_Aufgaben_.
1. Entscheiden Sie, ob die folgenden Aussagen mit dem Textauszug übereinstimmen, und belegen Sie jede Antwort (ja oder nein) mit den entscheidenden Worten des Textes als wörtlichem Zitat.
(a) Markus kannte die Spruchevangelien.
(b) Für die „Sprüche" gibt es schriftliche Belege.
(c) Matthäus schrieb einige der gesammelten Aussprüche als Bergpredigt auf.
2. Beantworten Sie anhand des Textauszugs kurz diese Fragen:
(a) Zu welcher Sammlung zählt die Bergpredigt?
(b) Wie viele Jahre nach Jesu Tod entstanden die Aufzeichnungen?
(c) Von wem stammen die gesammelten Aussprüche wahrscheinlich?

_Textauszug_.
•••••
Gerade die Bergpredigt gehört zu den sogenannten "Spruchevangelien", einer Sammlung von Sprüchen oder Aussagen, die Matthäus und Lukas kannten, der erste Evangelist Markus jedoch nicht. Es gibt keinerlei schriftliche Belege dieser "Sprüche", sie sind lediglich eine mündliche Quelle. Schon allein deshalb ist es nach Jahrzehnten (40-50 Jahre nach Jesu Tod) recht unwahrscheinlich, dass die Schreiber genau wiedergeben, was Jesus angeblich gesagt hat ... keine von ihnen war dabei.

Hinzu kommt, dass es als unwahrscheinlich gilt, dass diese Predigt je wirklich stattgefunden hat. Wahrscheinlicher ist, dass Menschen verschiedene Aussprüche gesammelt haben - von verschiedenen Wanderpredigern und deren Anhängern - und sie weitergegeben haben ...bis eben Matthäus einige von ihnen als sogenannte "Bergpredigt" aufschrieb. Der Jude Jesus war damals schon lange tot.
•••••
_Datensätze_.
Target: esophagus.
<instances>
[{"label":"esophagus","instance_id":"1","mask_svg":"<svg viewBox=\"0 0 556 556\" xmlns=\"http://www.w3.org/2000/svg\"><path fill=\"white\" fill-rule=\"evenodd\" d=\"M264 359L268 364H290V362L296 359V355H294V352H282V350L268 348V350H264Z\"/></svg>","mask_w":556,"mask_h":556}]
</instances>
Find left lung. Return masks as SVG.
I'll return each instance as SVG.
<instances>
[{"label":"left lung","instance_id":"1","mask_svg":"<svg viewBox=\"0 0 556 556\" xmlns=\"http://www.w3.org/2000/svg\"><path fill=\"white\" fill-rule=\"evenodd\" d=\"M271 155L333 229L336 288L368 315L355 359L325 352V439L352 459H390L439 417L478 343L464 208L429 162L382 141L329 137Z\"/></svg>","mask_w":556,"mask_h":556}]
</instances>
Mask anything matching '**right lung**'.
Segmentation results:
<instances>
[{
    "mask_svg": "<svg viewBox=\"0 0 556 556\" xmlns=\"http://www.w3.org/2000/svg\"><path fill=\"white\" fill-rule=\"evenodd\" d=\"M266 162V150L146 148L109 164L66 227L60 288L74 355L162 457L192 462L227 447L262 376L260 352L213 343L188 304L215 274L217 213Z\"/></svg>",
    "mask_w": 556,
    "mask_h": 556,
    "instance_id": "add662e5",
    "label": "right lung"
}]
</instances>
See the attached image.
•••••
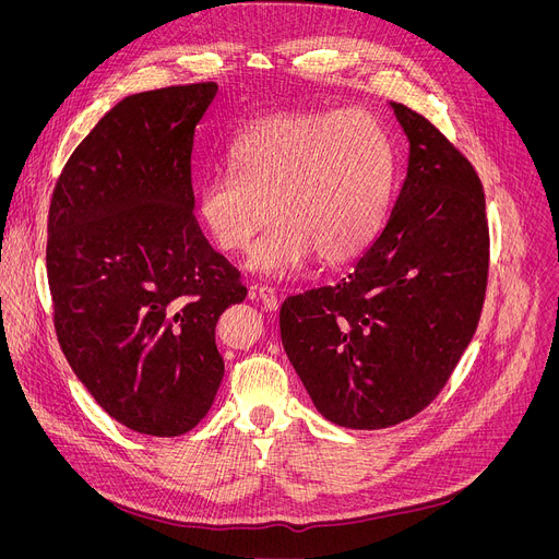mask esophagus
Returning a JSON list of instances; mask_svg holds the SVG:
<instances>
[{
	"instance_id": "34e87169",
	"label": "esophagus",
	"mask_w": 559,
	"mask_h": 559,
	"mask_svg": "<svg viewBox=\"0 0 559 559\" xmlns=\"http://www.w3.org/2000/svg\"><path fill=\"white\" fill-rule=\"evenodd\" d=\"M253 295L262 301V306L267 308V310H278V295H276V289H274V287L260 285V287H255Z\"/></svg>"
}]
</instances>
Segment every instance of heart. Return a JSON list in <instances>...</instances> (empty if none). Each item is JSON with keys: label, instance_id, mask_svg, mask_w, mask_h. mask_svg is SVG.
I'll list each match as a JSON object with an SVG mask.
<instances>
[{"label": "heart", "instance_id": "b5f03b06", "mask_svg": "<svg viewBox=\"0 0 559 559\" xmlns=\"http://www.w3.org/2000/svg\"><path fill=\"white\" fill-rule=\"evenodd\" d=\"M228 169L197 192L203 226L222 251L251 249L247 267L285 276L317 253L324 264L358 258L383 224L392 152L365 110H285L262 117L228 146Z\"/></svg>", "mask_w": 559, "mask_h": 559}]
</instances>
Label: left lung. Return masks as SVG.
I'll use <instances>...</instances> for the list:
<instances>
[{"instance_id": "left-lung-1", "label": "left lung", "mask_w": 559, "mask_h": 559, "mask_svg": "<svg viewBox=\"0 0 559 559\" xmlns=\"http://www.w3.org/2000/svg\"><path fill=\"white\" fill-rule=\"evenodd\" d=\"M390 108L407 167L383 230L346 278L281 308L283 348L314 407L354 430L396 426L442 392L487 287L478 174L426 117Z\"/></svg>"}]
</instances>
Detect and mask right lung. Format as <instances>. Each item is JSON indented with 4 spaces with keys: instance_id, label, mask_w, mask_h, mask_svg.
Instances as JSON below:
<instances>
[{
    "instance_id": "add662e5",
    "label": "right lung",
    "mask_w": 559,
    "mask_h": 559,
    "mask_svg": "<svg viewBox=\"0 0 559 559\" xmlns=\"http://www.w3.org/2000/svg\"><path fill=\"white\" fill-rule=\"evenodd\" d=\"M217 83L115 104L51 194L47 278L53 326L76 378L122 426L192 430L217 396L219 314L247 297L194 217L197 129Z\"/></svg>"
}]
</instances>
•••••
_Lösungen_.
1.
(a) Nein: „die Matthäus und Lukas kannten, der erste Evangelist Markus jedoch nicht"
(b) Nein: „Es gibt keinerlei schriftliche Belege dieser "Sprüche""
(c) Ja: „bis eben Matthäus einige von ihnen als sogenannte "Bergpredigt" aufschrieb"

2.
(a) Zu den sogenannten „Spruchevangelien"
(b) 40 bis 50 Jahre
(c) Von verschiedenen Wanderpredigern und deren Anhängern